De Pérez-Reverte no sólo me he leído todas sus novelas, también me compré algunos tomos recopilatorios con sus artículos que cada domingo publicaba El Semanal de El País. Es una de mis principales fuentes de inspiración a la hora de escribir en mi blog, no digo en cuanto a temática, sino a la hora de expresarme, porque a veces tengo tanta mala leche que me bloquearía si no supiera cómo decirlo (de ahí viene lo del premio al Gilipollas de la Semana).

Pues bien, el último autor del cual estoy prendado y me estoy leyendo todas las novelas que puedo se trata de Alberto Vázquez-Figueroa. Sus novelas son auténticos guiones de cine, usa un lenguaje tan próximo al cinematográfico que siempre acabas el libro diciendo que es una pena que no se haga una peli con él.

Por suerte Vázquez-Figueroa es un escritor muy prolífico. Tiene novelas para tenerme entretenido durante varios años, sobre todo me gusta que suele escribir varias novelas sobre un mismo personaje, así luego sucede que si te gusta la primera acabas devorando las siguientes entregas.

Y lo mejor es que en sus novelas expresa sus ideas, lanza propuestas de todo tipo, desde fuentes de energía alternativa inagotables y económicas, sistemas de desaladoras a coste cero, sistemas para reducir el dinero negro, etc. Además, tiene un blog donde va publicando muchas de estas fabulosas ideas, que en muchas ocasiones utiliza para desarrollar una novela a su alrededor.

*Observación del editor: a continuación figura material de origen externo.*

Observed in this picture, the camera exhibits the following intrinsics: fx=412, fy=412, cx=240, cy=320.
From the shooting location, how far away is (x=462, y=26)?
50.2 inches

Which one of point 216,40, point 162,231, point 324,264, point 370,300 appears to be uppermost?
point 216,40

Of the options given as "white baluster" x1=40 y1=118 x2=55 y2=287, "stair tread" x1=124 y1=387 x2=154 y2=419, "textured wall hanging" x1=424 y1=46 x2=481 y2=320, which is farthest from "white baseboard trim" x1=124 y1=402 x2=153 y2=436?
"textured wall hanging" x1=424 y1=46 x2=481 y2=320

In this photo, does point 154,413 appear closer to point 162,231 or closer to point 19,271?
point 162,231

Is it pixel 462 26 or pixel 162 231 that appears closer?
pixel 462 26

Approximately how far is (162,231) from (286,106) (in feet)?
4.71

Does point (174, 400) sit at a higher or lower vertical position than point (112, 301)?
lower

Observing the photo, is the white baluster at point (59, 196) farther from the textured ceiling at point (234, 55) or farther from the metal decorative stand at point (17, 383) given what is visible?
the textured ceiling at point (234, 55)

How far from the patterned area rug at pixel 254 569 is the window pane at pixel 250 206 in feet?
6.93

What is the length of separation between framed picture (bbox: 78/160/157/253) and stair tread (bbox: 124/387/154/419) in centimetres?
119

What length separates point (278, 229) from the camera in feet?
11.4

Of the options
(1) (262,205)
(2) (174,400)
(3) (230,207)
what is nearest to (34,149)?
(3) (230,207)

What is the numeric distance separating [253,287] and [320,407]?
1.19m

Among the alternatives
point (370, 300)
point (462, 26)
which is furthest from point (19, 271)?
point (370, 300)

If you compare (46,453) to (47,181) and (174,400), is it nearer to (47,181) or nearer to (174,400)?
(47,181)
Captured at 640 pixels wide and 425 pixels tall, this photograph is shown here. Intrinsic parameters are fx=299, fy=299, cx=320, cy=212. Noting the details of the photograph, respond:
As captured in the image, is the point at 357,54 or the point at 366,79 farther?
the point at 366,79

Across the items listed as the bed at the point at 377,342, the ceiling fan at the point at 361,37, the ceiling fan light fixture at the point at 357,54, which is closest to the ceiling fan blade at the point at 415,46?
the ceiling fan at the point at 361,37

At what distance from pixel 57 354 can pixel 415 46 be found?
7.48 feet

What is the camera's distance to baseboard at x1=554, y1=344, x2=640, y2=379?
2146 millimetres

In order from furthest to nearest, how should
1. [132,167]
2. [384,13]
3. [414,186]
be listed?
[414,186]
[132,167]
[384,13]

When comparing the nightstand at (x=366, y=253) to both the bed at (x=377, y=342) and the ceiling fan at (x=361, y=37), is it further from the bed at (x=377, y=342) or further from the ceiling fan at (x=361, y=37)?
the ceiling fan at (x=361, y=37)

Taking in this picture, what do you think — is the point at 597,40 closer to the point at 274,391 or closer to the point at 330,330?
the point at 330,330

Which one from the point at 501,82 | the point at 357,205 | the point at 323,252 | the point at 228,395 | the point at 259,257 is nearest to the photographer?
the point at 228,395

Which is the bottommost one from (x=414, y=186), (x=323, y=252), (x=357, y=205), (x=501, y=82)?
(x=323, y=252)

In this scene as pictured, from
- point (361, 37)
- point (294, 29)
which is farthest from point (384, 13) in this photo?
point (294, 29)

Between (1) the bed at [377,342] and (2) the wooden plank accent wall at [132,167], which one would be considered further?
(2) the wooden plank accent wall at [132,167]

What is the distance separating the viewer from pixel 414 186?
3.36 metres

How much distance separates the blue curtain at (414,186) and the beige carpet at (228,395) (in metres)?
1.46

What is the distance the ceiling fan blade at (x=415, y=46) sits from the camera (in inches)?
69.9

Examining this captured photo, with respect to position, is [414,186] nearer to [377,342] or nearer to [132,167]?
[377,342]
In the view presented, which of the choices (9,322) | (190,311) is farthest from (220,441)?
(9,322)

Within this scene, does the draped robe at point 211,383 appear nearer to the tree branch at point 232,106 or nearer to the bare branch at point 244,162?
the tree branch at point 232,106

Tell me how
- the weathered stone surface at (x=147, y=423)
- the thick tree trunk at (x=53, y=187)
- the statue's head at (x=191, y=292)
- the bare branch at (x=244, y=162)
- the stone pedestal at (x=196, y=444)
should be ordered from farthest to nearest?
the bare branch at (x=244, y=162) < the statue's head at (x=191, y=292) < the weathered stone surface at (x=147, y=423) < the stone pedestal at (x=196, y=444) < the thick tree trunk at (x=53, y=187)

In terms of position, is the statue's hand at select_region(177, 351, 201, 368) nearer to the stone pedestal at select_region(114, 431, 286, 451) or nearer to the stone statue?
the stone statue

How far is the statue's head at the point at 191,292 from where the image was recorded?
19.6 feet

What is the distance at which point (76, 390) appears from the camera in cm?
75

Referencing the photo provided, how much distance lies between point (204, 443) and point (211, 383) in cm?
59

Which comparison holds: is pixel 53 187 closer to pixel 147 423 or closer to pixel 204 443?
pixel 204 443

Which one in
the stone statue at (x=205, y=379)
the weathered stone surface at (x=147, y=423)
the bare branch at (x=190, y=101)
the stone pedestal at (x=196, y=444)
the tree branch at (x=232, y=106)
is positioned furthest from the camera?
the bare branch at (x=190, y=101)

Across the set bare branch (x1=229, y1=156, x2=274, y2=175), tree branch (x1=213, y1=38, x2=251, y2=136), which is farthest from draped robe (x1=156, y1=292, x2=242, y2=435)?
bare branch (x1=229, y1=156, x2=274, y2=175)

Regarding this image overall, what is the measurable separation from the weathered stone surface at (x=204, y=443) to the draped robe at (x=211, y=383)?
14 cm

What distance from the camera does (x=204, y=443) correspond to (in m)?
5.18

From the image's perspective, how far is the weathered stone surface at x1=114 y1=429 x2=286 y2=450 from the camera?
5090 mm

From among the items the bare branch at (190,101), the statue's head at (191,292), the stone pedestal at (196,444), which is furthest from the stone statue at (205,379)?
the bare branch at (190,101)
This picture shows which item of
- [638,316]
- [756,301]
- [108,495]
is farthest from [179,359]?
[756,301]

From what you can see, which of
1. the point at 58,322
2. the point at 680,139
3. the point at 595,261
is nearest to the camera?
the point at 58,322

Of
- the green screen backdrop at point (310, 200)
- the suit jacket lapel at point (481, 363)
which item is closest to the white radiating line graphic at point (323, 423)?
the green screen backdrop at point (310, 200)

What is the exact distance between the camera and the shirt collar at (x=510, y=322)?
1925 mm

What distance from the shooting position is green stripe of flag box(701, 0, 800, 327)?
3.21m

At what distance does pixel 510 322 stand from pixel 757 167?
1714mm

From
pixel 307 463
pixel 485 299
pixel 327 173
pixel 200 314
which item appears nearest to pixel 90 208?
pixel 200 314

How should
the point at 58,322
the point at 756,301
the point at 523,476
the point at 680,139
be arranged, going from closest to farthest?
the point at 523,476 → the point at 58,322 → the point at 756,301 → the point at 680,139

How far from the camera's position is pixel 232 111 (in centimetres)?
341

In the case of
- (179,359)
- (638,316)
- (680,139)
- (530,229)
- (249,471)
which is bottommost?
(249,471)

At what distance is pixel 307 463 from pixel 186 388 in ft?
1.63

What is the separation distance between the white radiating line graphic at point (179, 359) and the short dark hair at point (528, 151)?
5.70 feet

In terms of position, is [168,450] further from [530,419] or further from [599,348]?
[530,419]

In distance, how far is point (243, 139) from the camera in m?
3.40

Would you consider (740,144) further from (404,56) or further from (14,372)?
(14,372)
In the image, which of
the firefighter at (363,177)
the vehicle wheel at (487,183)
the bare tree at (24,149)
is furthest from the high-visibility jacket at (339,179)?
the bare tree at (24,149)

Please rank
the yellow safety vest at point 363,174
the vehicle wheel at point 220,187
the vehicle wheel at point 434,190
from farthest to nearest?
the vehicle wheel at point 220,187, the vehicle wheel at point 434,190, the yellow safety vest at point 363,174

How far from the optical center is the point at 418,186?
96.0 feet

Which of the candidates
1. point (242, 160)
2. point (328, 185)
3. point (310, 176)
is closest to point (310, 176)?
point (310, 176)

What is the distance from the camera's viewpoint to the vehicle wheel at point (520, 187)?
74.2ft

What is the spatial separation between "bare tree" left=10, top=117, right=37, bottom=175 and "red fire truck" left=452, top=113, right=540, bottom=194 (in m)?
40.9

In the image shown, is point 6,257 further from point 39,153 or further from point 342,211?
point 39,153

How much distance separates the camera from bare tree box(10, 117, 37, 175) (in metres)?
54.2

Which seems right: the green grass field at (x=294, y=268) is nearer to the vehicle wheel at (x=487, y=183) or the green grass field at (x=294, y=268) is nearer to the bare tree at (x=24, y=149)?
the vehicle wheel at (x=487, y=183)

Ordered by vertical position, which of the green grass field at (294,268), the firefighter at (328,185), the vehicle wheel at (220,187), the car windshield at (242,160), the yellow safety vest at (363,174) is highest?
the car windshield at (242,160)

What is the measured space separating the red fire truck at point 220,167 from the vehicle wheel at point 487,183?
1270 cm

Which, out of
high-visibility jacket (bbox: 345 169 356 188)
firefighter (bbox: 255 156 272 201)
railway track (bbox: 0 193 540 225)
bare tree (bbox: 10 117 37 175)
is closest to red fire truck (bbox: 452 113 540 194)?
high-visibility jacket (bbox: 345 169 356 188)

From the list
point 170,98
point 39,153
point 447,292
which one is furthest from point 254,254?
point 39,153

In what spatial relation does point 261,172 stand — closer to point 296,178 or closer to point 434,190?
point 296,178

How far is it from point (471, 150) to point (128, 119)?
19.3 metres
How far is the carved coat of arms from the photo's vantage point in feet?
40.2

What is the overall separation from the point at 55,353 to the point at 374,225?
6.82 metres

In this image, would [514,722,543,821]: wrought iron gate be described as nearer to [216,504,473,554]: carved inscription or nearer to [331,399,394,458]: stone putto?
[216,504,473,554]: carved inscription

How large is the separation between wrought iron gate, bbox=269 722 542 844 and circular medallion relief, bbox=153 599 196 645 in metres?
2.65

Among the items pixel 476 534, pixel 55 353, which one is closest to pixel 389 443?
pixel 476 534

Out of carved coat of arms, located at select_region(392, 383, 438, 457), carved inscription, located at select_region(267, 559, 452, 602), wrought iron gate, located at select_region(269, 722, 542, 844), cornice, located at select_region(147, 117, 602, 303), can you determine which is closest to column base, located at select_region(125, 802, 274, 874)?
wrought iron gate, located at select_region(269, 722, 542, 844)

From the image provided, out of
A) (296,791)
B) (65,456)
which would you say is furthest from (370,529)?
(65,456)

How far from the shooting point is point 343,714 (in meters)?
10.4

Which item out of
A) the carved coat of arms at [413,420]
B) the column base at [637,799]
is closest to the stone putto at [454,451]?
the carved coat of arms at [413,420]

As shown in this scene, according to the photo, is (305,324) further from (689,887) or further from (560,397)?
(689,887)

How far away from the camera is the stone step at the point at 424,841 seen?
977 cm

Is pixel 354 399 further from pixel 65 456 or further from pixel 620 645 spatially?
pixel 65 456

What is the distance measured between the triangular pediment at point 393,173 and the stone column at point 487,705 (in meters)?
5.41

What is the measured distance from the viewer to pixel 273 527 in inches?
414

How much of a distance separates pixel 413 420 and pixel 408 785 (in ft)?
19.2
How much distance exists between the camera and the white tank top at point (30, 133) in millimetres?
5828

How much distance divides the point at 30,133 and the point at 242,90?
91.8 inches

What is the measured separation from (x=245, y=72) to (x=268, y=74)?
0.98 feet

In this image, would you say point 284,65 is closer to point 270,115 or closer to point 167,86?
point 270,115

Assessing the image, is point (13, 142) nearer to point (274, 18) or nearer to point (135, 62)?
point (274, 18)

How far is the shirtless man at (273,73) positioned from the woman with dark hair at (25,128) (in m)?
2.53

Estos tres autores no escriben sobre cómo criar a nuestros hijos, pero si que suelen hablar de hombres duros, que han luchado mucho en sus vidas. Que se han enfrentado a todo tipo de imprevistos, unas veces luchaban con armas contra un enemigo y otras usaban su imaginación para encontrar una idea con la que derrotar a quienes querían acabar con ellos.

Al fin y al cabo es como si pudieras leer la vida de muchos hombres que sobrevivieron a experiencias vitales a las que quizás algún día tengas que hacer frente tú mismo. Dudo que ni tú ni yo acabemos nuestros días en un suburbio de Ciudad del Cabo, luchando por encontrar comida cada día. Pero si que podemos comprender que siempre hay una solución a los problemas diarios, unas veces esa solución está en manos de los demás y otras veces eres tú el único que puede ayudarte.

Cada vez que acabo una de estas novelas mi confianza crece, me siento más preparado para el duro trabajo de educar a una hija en esta época. Pero lo que más aprendes es que siempre hay posibilidades de que todo se joda, de que una desgracia arrase tu vida tal y como la conoces ahora. En esos momentos es cuando mirarías al cielo diciendo ¡Qué puedo hacer ahora! y recordarás lo que hicieron esos personajes de novela. Siempre se aprende algo, aunque en tu caso eres el protagonista de tu propia novela.

Escribe tus propios capítulos, no dejes que otros los escriban por ti. Nunca escribirás otra novela como ésta.